**Goal of the exercise**: Whenever "more" appears in a line, please copy that line from the data.

**Given records**:
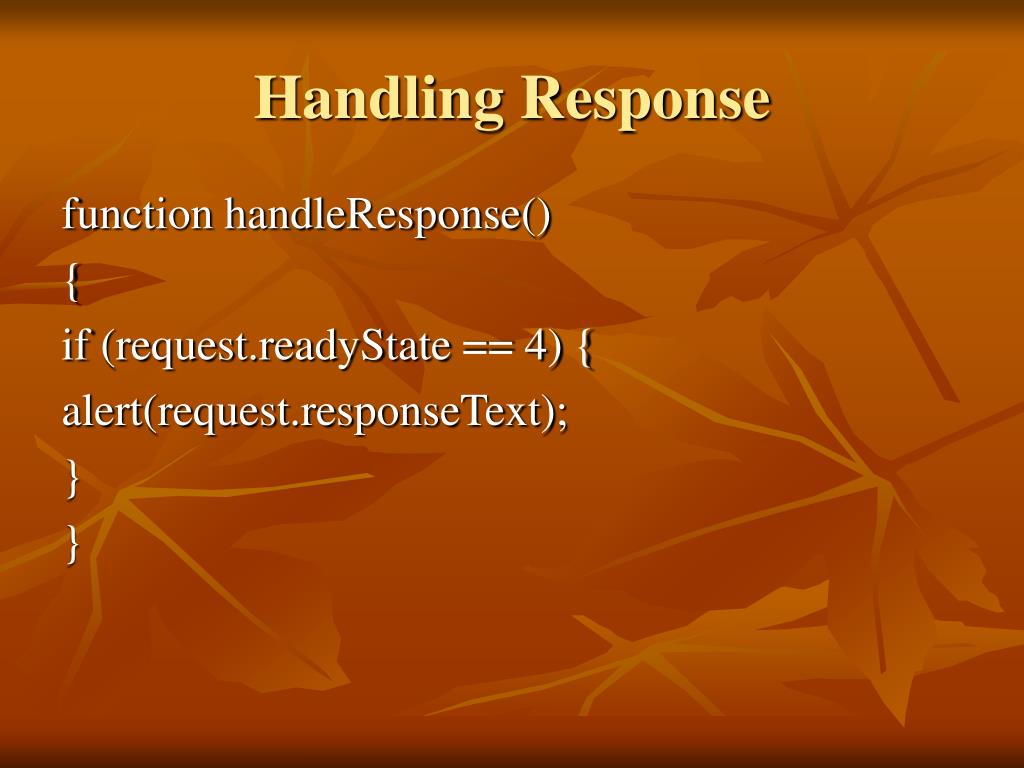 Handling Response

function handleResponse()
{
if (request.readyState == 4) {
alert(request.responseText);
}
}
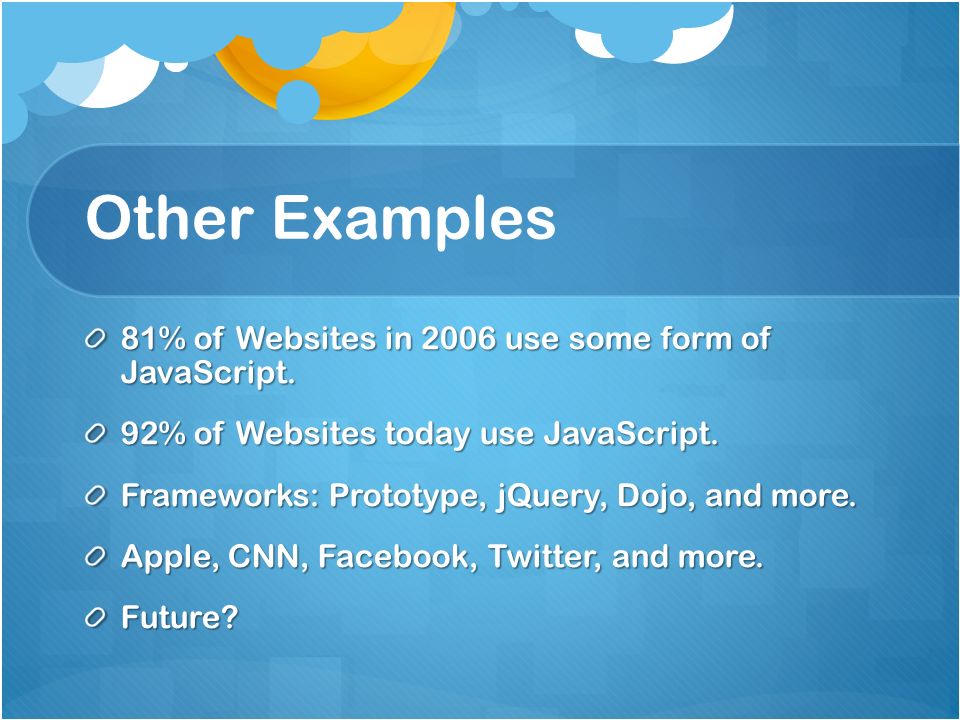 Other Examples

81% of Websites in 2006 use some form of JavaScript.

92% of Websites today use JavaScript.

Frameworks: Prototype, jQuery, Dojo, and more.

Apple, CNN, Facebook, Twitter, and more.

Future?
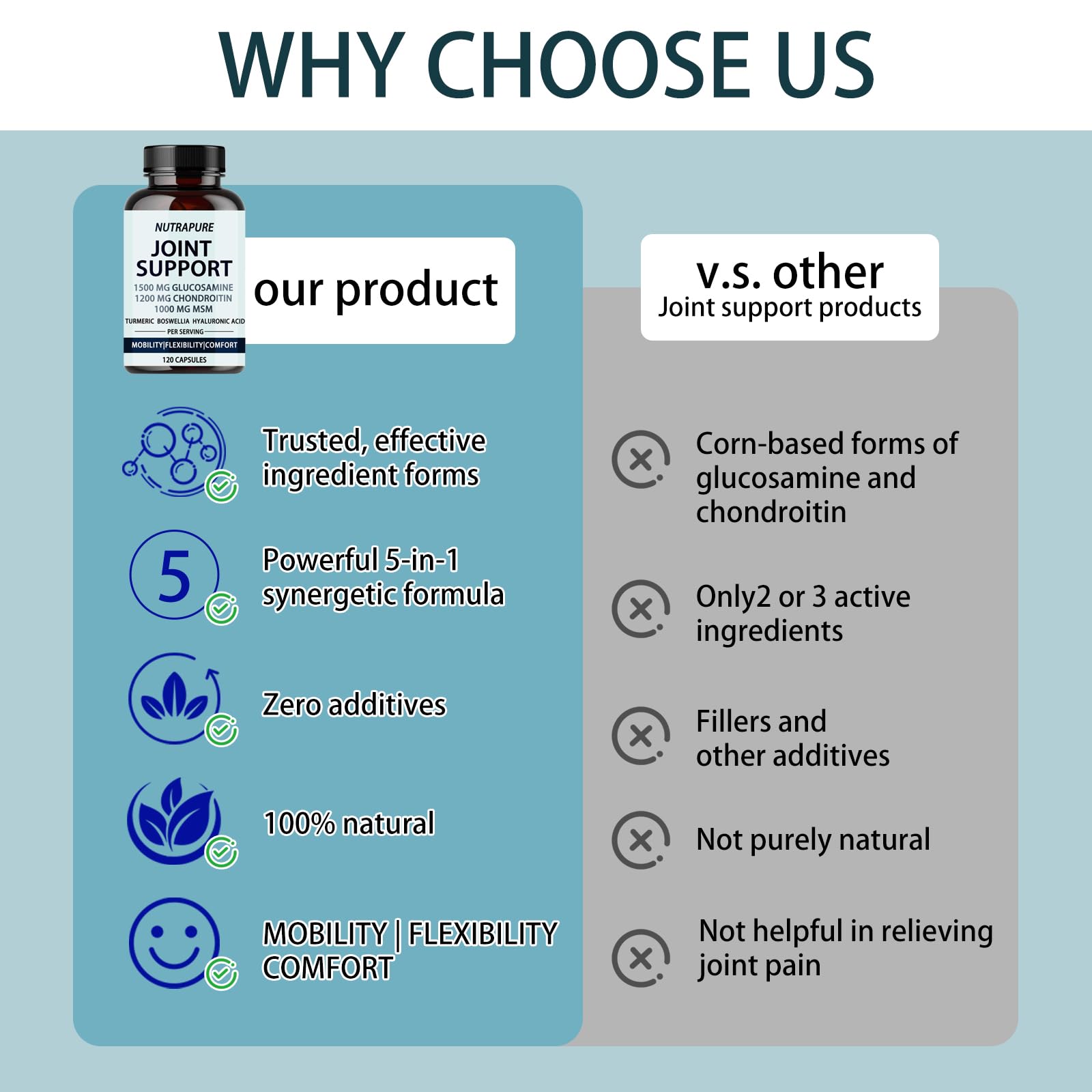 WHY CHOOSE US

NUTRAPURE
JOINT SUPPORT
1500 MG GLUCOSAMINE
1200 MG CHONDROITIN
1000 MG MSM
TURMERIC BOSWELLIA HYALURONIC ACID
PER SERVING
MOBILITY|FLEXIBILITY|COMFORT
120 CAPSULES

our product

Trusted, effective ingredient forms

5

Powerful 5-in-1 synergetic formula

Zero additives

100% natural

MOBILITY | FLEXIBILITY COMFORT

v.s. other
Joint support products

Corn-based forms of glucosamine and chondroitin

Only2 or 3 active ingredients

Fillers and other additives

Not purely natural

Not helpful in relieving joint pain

**Answer section**:
Frameworks: Prototype, jQuery, Dojo, and more.
Apple, CNN, Facebook, Twitter, and more.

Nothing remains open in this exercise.